Exercise
Copy out each of the rows below word for word, leaving out the pictures.
++++++
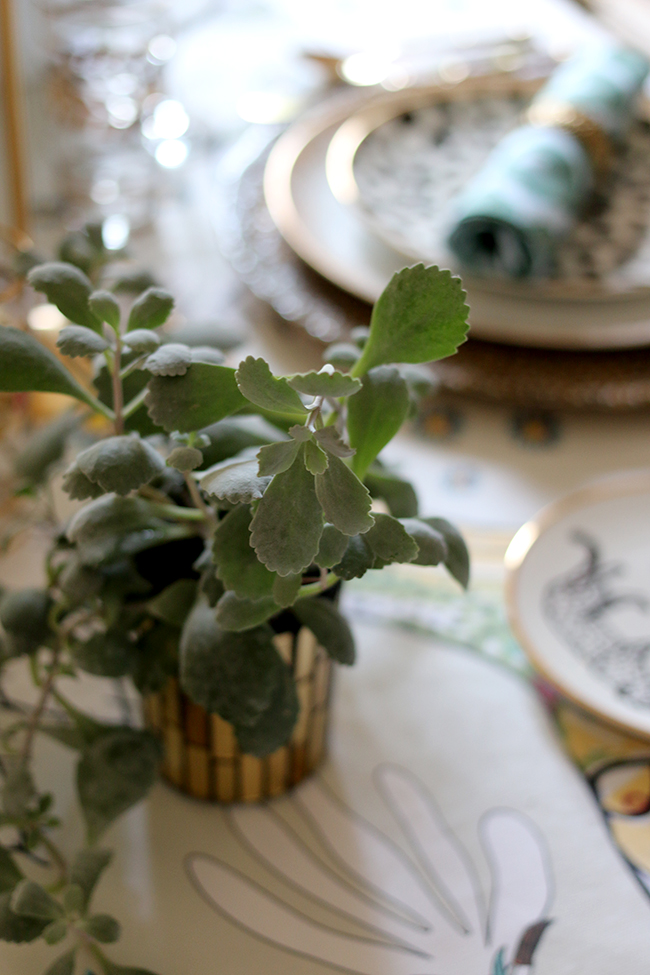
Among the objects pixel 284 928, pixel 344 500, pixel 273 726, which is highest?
pixel 344 500

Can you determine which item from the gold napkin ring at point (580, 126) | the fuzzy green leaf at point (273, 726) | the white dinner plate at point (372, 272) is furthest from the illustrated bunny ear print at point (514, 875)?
the gold napkin ring at point (580, 126)

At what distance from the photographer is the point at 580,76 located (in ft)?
2.60

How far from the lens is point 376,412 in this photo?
32 centimetres

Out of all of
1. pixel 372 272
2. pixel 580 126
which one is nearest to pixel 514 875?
pixel 372 272

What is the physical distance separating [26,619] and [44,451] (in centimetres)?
8

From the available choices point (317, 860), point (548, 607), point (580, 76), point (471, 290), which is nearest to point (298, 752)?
point (317, 860)

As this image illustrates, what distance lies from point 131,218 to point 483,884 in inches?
25.7

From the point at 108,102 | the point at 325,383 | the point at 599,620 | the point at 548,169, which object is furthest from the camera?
the point at 108,102

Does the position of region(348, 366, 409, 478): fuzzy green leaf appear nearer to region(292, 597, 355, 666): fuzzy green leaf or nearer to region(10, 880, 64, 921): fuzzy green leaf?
region(292, 597, 355, 666): fuzzy green leaf

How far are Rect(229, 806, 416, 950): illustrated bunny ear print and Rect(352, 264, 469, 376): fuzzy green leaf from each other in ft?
0.78

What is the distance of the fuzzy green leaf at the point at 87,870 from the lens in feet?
1.12

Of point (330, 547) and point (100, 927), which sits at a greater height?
point (330, 547)

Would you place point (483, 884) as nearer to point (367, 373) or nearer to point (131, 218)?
point (367, 373)

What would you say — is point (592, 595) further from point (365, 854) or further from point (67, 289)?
point (67, 289)
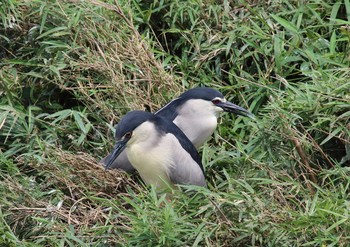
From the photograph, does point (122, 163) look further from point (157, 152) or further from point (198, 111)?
point (198, 111)

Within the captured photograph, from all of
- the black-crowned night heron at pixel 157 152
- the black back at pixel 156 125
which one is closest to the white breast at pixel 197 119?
the black back at pixel 156 125

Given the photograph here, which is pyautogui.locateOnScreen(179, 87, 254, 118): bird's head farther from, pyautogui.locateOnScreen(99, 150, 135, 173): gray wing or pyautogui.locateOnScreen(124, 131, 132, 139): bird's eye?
pyautogui.locateOnScreen(124, 131, 132, 139): bird's eye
++++++
Expected output
Among the objects pixel 284 928, pixel 344 500, pixel 273 726, which is highest?
pixel 344 500

Can you determine which item from the gold napkin ring at point (580, 126) | the fuzzy green leaf at point (273, 726) | the white dinner plate at point (372, 272) is furthest from the illustrated bunny ear print at point (514, 875)?
the gold napkin ring at point (580, 126)

At what distance from the photographer is the point at 580,76 located (in ft)?
2.60

How far from the lens is point 376,412 in this photo?
32 centimetres

Out of all of
1. pixel 372 272
2. pixel 580 126
which one is nearest to pixel 514 875?
pixel 372 272

What is the physical distance separating [26,619] and [44,451] (in centimetres)?
8

From the available choices point (317, 860), point (548, 607), point (580, 76), point (471, 290), which is nearest to point (298, 752)?
point (317, 860)

As this image illustrates, what distance lies from point 131,218 to point 483,884 in inches?
25.7

From the point at 108,102 | the point at 325,383 | the point at 599,620 | the point at 548,169, which object is furthest from the camera?
the point at 108,102

Does the position of region(348, 366, 409, 478): fuzzy green leaf appear nearer to region(292, 597, 355, 666): fuzzy green leaf or nearer to region(10, 880, 64, 921): fuzzy green leaf?
region(292, 597, 355, 666): fuzzy green leaf

How far are Rect(229, 806, 416, 950): illustrated bunny ear print and Rect(352, 264, 469, 376): fuzzy green leaf from each other in ft?
0.78

What is the distance of the fuzzy green leaf at the point at 87,870 from the lens in feet?
1.12

Of point (330, 547) and point (100, 927), which sits at a greater height?
point (330, 547)

Would you place point (483, 884) as nearer to point (367, 373) or nearer to point (131, 218)?
point (367, 373)

What would you say — is point (592, 595) further from point (365, 854) or further from point (67, 289)?
point (67, 289)
From the photograph, does point (122, 163) look further from point (157, 152) or further from point (198, 111)?
point (198, 111)

Within the captured photograph, from all of
- the black-crowned night heron at pixel 157 152
- the black back at pixel 156 125
which one is closest to the white breast at pixel 197 119?
the black back at pixel 156 125

Given the photograph here, which is pyautogui.locateOnScreen(179, 87, 254, 118): bird's head farther from, pyautogui.locateOnScreen(99, 150, 135, 173): gray wing or pyautogui.locateOnScreen(124, 131, 132, 139): bird's eye?
pyautogui.locateOnScreen(124, 131, 132, 139): bird's eye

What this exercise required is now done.